* 原文 *
=-=-=

わたしも最近知ったのですが、ナンバーズというのは難波でオフ会(文学フリマの打ちあげ)をした時に話が決まったことからの命名だそうです。




オフ会をしたのは、最近ウラなんばと呼ばれている辺りにあるお店でした。あの辺もまあまああれな場所ですが、ミナミ(大阪難波周辺をそう呼びます)では、そういうことで一番有名なのはやはり千日前でしょう。江戸時代には刑場もありましたし、50年ほど前には大きなビル火災もありました。

その跡地に建ったプランタンなんばにはいろんな噂がありました。上層階の窓に外から覗く人の顔が映る、とか、夜ひとりで残っていると妙なものを見るので、従業員は一斉退出する決まりになっている、とか。

当時、プランタン内の店舗に勤めている友人がいたので、行った時に訊いてみました。

「全従業員一斉退出ってほんとう?」
即答されました。
「そんなわけないでしょッ!」

ですよね~。彼女、すごく忙しそうでした。

=-=-=

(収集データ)
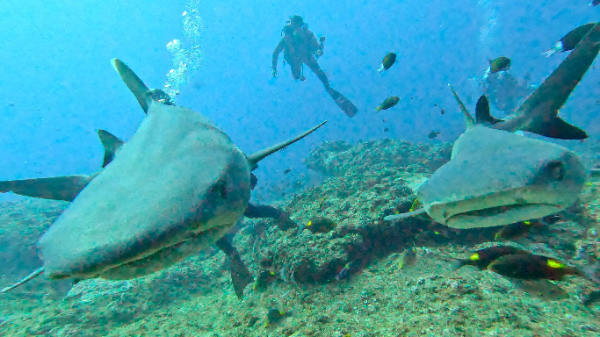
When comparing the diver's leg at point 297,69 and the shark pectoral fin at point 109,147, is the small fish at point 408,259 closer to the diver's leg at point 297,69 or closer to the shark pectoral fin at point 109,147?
the shark pectoral fin at point 109,147

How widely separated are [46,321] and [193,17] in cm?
15777

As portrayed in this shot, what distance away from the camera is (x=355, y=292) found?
315cm

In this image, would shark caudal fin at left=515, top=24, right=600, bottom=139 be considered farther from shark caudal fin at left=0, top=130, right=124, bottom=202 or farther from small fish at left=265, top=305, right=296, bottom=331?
shark caudal fin at left=0, top=130, right=124, bottom=202

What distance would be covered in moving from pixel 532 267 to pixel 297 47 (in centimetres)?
1828

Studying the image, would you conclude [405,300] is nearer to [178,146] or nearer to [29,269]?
[178,146]

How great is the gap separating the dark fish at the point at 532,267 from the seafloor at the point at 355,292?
4.8 inches

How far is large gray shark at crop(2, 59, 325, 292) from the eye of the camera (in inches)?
44.0

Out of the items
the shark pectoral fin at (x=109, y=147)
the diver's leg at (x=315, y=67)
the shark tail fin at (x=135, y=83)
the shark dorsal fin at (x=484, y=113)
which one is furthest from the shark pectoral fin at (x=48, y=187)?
the diver's leg at (x=315, y=67)

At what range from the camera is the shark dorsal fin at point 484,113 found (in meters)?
3.06

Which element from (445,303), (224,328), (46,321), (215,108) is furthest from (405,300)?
(215,108)

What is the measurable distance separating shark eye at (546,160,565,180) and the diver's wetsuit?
57.3ft

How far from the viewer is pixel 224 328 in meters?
3.58

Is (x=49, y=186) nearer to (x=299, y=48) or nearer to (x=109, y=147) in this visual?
(x=109, y=147)

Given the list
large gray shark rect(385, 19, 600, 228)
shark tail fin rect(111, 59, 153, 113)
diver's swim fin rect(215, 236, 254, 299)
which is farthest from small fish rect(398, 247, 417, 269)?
shark tail fin rect(111, 59, 153, 113)
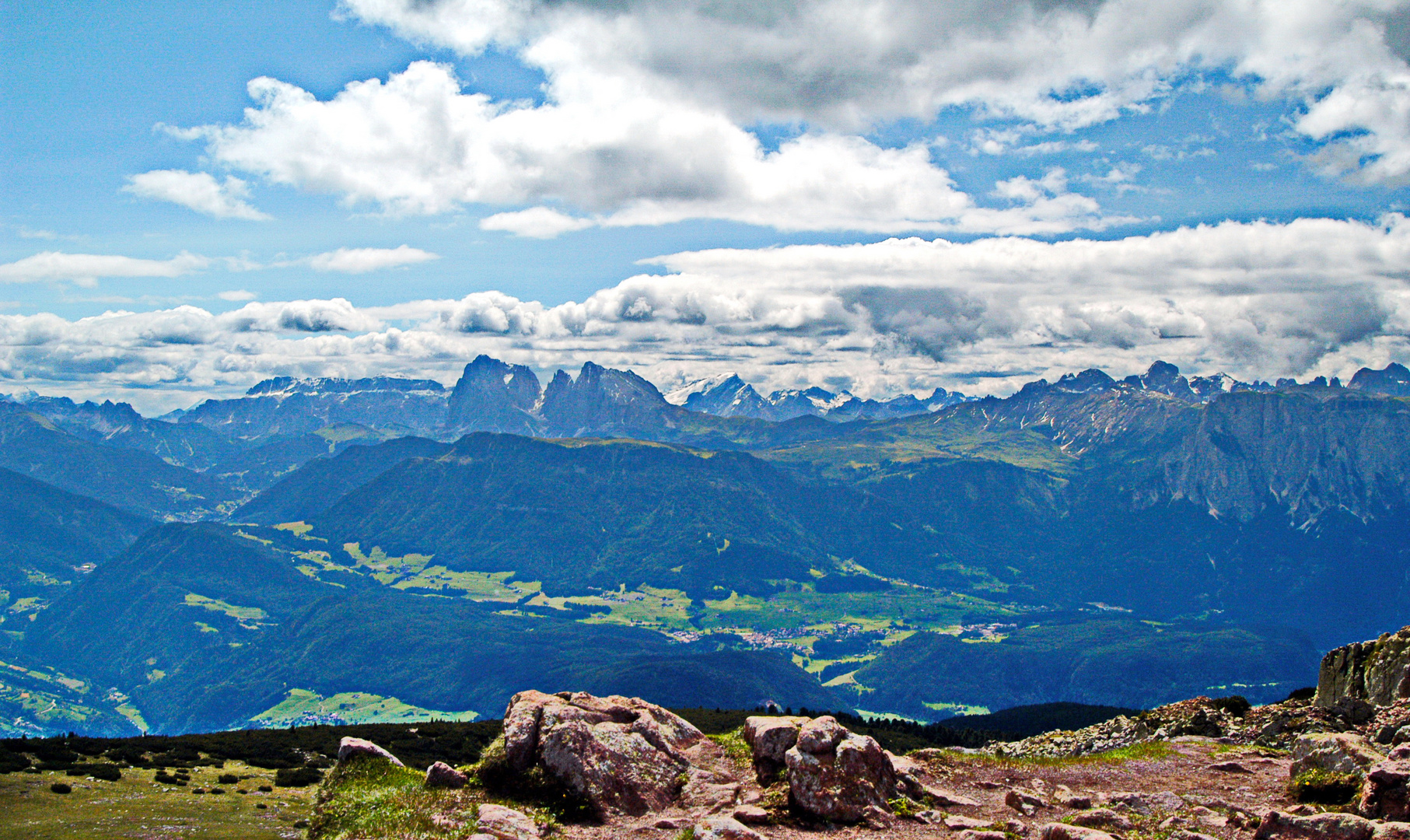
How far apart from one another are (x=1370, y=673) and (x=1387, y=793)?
3229cm

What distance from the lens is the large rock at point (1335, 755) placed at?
116 ft

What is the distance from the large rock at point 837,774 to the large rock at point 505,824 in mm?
9806

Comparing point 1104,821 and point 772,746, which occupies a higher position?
point 772,746

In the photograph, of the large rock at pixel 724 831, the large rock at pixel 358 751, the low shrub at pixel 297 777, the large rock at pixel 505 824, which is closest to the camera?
the large rock at pixel 724 831

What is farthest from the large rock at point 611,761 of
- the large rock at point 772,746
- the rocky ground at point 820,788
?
the large rock at point 772,746

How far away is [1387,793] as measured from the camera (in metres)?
29.4

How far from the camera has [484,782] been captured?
35.8m

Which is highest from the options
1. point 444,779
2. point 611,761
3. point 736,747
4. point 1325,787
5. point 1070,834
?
point 1070,834

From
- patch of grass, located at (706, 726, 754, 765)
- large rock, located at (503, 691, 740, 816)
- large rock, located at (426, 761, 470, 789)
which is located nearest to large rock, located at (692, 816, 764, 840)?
large rock, located at (503, 691, 740, 816)

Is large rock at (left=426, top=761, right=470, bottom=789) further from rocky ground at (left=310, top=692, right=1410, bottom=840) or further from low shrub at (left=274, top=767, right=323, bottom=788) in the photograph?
low shrub at (left=274, top=767, right=323, bottom=788)

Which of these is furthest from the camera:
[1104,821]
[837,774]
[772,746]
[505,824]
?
[772,746]

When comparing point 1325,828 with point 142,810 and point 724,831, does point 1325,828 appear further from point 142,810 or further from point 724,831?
point 142,810

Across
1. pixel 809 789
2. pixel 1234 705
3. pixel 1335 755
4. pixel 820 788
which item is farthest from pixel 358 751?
pixel 1234 705

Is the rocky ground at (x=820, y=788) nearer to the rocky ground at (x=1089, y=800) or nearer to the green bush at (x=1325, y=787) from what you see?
the rocky ground at (x=1089, y=800)
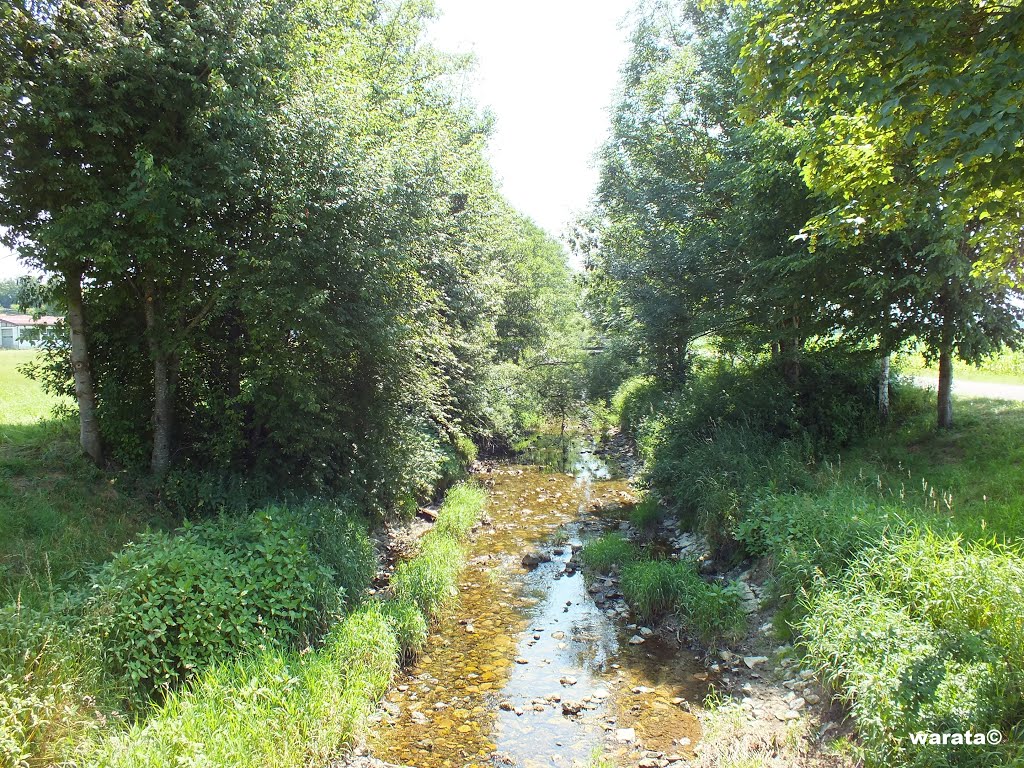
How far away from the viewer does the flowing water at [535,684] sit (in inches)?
247

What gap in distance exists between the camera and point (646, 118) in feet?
61.0

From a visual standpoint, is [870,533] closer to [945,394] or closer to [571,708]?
[571,708]

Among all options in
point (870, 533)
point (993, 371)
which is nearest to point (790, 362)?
point (870, 533)

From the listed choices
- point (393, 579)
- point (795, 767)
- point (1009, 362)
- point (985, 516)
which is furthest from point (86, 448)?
point (1009, 362)

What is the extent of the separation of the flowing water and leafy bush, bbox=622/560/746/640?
389 mm

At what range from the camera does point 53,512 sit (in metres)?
7.94

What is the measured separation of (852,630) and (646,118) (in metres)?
16.6

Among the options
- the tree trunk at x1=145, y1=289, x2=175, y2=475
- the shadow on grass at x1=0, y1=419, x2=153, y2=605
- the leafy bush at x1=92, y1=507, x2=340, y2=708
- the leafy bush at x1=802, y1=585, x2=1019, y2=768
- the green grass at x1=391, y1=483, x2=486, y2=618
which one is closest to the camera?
the leafy bush at x1=802, y1=585, x2=1019, y2=768

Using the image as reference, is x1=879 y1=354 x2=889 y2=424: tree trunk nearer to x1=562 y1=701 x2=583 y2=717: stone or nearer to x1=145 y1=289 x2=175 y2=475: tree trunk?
x1=562 y1=701 x2=583 y2=717: stone

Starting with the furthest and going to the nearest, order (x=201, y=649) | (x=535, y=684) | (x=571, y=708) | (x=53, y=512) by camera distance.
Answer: (x=53, y=512)
(x=535, y=684)
(x=571, y=708)
(x=201, y=649)

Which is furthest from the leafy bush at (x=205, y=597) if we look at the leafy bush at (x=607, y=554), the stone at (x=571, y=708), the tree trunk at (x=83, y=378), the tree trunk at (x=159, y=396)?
the leafy bush at (x=607, y=554)

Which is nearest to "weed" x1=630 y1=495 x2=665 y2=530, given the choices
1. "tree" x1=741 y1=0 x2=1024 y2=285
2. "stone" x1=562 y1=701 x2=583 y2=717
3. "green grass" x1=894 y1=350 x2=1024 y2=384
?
"stone" x1=562 y1=701 x2=583 y2=717

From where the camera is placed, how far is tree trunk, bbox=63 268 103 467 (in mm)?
9460

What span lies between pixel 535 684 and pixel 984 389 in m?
13.9
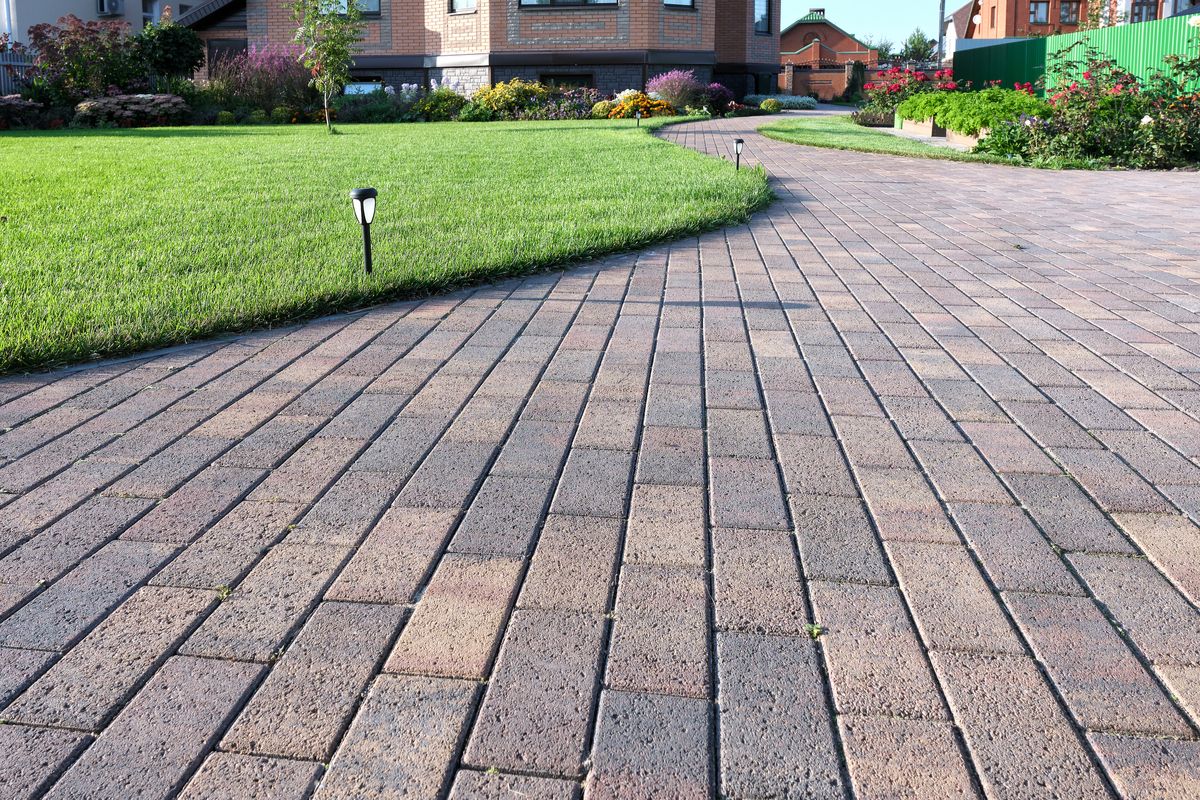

=-=-=

* 課題 A *
原文の「わたしも最近知ったのですが、」から「る決まりになっている、とか。」までの部分を、一字一句そのまま書き写してください。
* 課題 B *
原文によると、ナンバーズという名前はどんなことにちなんで付けられましたか?
上の項目はここでは使いません。

* 解答 A *
わたしも最近知ったのですが、ナンバーズというのは難波でオフ会(文学フリマの打ちあげ)をした時に話が決まったことからの命名だそうです。




オフ会をしたのは、最近ウラなんばと呼ばれている辺りにあるお店でした。あの辺もまあまああれな場所ですが、ミナミ(大阪難波周辺をそう呼びます)では、そういうことで一番有名なのはやはり千日前でしょう。江戸時代には刑場もありましたし、50年ほど前には大きなビル火災もありました。

その跡地に建ったプランタンなんばにはいろんな噂がありました。上層階の窓に外から覗く人の顔が映る、とか、夜ひとりで残っていると妙なものを見るので、従業員は一斉退出する決まりになっている、とか。

* 解答 B *
難波でオフ会(文学フリマの打ちあげ)をした時に話が決まったことにちなんでいます。